* **Challenge a**
Translate this sentence from the text on forcing HTTPS and www into Spanish: "The following solution seems to be clear and simple, everything defined in one server block."

* **Selected text**

After purchasing a SSL certificate I have been trying to force all pages to secured https and to www.
https://www.exampl.com is working and secure but only if type it i
The following solution seems to be clear and simple, everything defined in one server block. So with this setup I force everything to https://www.domain.tld, so both handlers are here non-HTTPS and non-WWW on HTTPS. There are two IF's but if you don't want to duplicate entire SSL block two times to handle it... this is the way to do it.

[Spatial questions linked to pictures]
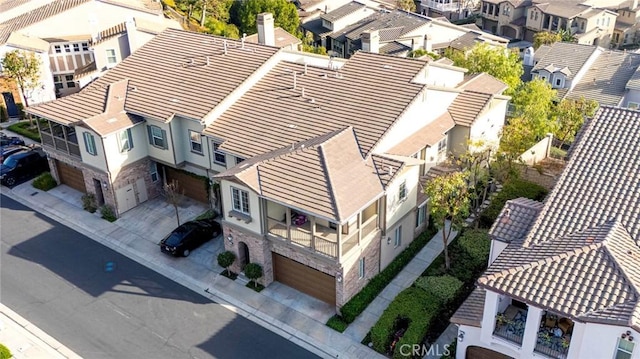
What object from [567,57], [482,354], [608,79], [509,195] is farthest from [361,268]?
[567,57]

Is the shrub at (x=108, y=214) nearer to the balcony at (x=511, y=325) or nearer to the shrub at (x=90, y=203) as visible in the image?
the shrub at (x=90, y=203)

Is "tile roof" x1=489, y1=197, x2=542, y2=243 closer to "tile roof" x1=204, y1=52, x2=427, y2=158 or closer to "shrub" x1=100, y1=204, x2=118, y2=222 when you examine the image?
"tile roof" x1=204, y1=52, x2=427, y2=158

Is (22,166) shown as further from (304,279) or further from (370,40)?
(370,40)

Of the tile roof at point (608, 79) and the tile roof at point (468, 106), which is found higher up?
the tile roof at point (468, 106)

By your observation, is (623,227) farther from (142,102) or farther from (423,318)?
(142,102)

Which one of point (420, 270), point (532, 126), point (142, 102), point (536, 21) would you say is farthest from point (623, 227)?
point (536, 21)

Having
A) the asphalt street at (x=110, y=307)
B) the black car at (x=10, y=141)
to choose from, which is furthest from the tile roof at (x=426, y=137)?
the black car at (x=10, y=141)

* **Challenge b**
Extract all the records above word for word, leaving out the pictures.

* **Task answer a**
La siguiente solución parece ser clara y sencilla, con todo definido en un único bloque de servidor.

* **Task answer b**
What object from [567,57], [482,354], [608,79], [509,195] is farthest from [361,268]?
[567,57]

Is the shrub at (x=108, y=214) nearer to the balcony at (x=511, y=325) or nearer to the shrub at (x=90, y=203) as visible in the image?
the shrub at (x=90, y=203)

Is "tile roof" x1=489, y1=197, x2=542, y2=243 closer to "tile roof" x1=204, y1=52, x2=427, y2=158 or closer to "shrub" x1=100, y1=204, x2=118, y2=222 when you examine the image?
"tile roof" x1=204, y1=52, x2=427, y2=158

Is (22,166) shown as further from (304,279) or further from (370,40)?
(370,40)

Of the tile roof at point (608, 79) and the tile roof at point (468, 106), which is found higher up?
the tile roof at point (468, 106)

By your observation, is (623,227) farther from (142,102) or farther from (423,318)?
(142,102)

Which one of point (420, 270), point (532, 126), point (142, 102), point (536, 21) would you say is farthest from point (623, 227)?
point (536, 21)

Having
A) the asphalt street at (x=110, y=307)
B) the black car at (x=10, y=141)
to choose from, which is furthest from the tile roof at (x=426, y=137)?
the black car at (x=10, y=141)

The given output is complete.